Excerpted text:
[fluid dynamics] are they trying to use the ideal gas law for LIQUIDS?

[nonequilibrium]

In my course they're using the equality [itex]U = \frac{p}{\alpha \rho}[/itex] with alpha some constant (U = internal energy per mass, p = pressure, rho = density). They explicitly derive it for an ideal gas yet later apply it to a liquid (in the context of deriving the Navier-Stokes energy equation). Seems pretty unfounded... However, is there perhaps a reason we should expect such an equation to hold in more general cases?

NB: to see it follows from the ideal gas law, note that [itex]p = \rho \beta T[/itex] for some constant beta, and that [itex]U = \gamma T[/itex] (note that U is energy per mass, i.e. up to a constant energy per particle [itex]\propto k_B T[/itex])

 

[Studiot]

OK for any fluid you need an equation of state connecting P, V & T, which you can solve and differentiate for one in terms of the other two eg


[tex]dV = {\left( {\frac{{\partial V}}{{\partial T}}} \right)_P}dT + {\left( {\frac{{\partial V}}{{\partial P}}} \right)_T}dP[/tex]

For liquids in particular, Engineers commonly tabulate two quantities thus

The Volume Expansivity


[tex]\beta = \frac{1}{V}{\left( {\frac{{\partial V}}{{\partial T}}} \right)_P}[/tex]


Isothermal Compressibility


[tex]\kappa = - \frac{1}{V}{\left( {\frac{{\partial V}}{{\partial P}}} \right)_T}[/tex]


Putting these definitions into the above equation leads to


[tex]\frac{{dV}}{V} = \beta dT - \kappa dP[/tex]

For an incompressible fluid both β and κ are zero.

Now to link to ordinary thermodynamics


[tex]dH = TdS + VdP[/tex]

and

[tex]{\left( {\frac{{\partial H}}{{\partial T}}} \right)_P} = {C_P} = T{\left( {\frac{{\partial S}}{{\partial T}}} \right)_P}[/tex]

and (Maxwell)


[tex]{\left( {\frac{{\partial S}}{{\partial P}}} \right)_T} = - {\left( {\frac{{\partial V}}{{\partial T}}} \right)_P}[/tex]


Combining


[tex]{\left( {\frac{{\partial H}}{{\partial P}}} \right)_T} = V - T{\left( {\frac{{\partial V}}{{\partial T}}} \right)_P}[/tex]

Insert engineering definions


[tex]\begin{array}{l}
{\left( {\frac{{\partial S}}{{\partial P}}} \right)_T} = - \beta V \\
{\left( {\frac{{\partial H}}{{\partial P}}} \right)_T} = \left( {1 - \beta T)V} \right) \\
\end{array}[/tex]

Also


[tex]U = H - PV[/tex]


differentiate at constant temp


[tex]{\left( {\frac{{\partial U}}{{\partial P}}} \right)_T} = {\left( {\frac{{\partial H}}{{\partial P}}} \right)_T} - P{\left( {\frac{{\partial V}}{{\partial P}}} \right)_T} - V[/tex]

Thus inserting engineering definitions


[tex]{\left( {\frac{{\partial U}}{{\partial P}}} \right)_T} = \left( {\kappa P - \beta T} \right)V[/tex]


There is more if you want it.

[Spatial question records]
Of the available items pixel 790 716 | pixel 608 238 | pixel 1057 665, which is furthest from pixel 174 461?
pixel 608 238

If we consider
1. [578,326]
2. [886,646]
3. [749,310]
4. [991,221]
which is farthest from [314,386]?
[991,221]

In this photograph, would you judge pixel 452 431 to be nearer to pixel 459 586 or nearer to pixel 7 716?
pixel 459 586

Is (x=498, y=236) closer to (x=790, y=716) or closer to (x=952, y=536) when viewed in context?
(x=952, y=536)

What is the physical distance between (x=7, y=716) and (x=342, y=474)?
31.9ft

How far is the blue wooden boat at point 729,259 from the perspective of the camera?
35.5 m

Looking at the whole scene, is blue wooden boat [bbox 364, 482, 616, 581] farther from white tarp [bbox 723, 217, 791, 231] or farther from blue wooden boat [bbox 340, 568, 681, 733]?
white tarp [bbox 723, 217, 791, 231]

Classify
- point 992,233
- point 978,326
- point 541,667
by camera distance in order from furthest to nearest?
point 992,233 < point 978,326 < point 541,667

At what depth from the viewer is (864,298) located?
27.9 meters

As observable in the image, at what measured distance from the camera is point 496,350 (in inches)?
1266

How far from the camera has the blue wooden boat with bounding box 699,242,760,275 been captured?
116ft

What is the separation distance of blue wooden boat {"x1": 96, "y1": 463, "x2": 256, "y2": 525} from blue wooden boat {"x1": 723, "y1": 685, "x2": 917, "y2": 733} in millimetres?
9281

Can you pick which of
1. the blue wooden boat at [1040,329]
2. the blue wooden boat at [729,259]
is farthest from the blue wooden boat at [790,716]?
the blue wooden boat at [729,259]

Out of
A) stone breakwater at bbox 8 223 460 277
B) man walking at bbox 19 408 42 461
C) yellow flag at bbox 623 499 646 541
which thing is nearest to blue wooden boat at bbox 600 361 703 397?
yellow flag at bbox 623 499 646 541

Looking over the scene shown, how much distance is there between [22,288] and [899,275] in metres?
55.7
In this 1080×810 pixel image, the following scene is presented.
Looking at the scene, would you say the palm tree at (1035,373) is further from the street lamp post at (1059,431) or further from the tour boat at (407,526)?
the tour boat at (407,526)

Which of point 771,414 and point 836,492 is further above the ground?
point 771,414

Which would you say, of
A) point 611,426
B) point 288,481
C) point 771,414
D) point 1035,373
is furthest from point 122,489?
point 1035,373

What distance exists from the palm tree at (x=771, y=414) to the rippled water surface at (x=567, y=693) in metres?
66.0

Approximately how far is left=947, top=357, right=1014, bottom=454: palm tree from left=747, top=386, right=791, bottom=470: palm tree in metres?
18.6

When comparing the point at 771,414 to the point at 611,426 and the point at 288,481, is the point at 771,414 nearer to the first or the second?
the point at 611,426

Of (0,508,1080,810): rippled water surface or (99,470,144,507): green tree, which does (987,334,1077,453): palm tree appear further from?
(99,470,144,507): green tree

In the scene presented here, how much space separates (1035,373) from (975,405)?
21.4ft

Requirements:
(1) Decide whether each statement agrees with the forum thread, answering yes or no and quoting the deciding words: (a) The course derives the equation for an ideal gas and then applies it to a liquid. (b) For an incompressible fluid, β and κ both equal one. (c) In the course, U stands for internal energy per mass.
(2) Please reproduce the part of the forum thread from "[nonequilibrium]" up to and including "more general cases?".
Rely only on the forum thread when responding.

Outputs for the tasks:
(1)
(a) Yes: "They explicitly derive it for an ideal gas yet later apply it to a liquid"
(b) No: "For an incompressible fluid both β and κ are zero."
(c) Yes: "U = internal energy per mass"

(2)
[nonequilibrium]

In my course they're using the equality [itex]U = \frac{p}{\alpha \rho}[/itex] with alpha some constant (U = internal energy per mass, p = pressure, rho = density). They explicitly derive it for an ideal gas yet later apply it to a liquid (in the context of deriving the Navier-Stokes energy equation). Seems pretty unfounded... However, is there perhaps a reason we should expect such an equation to hold in more general cases?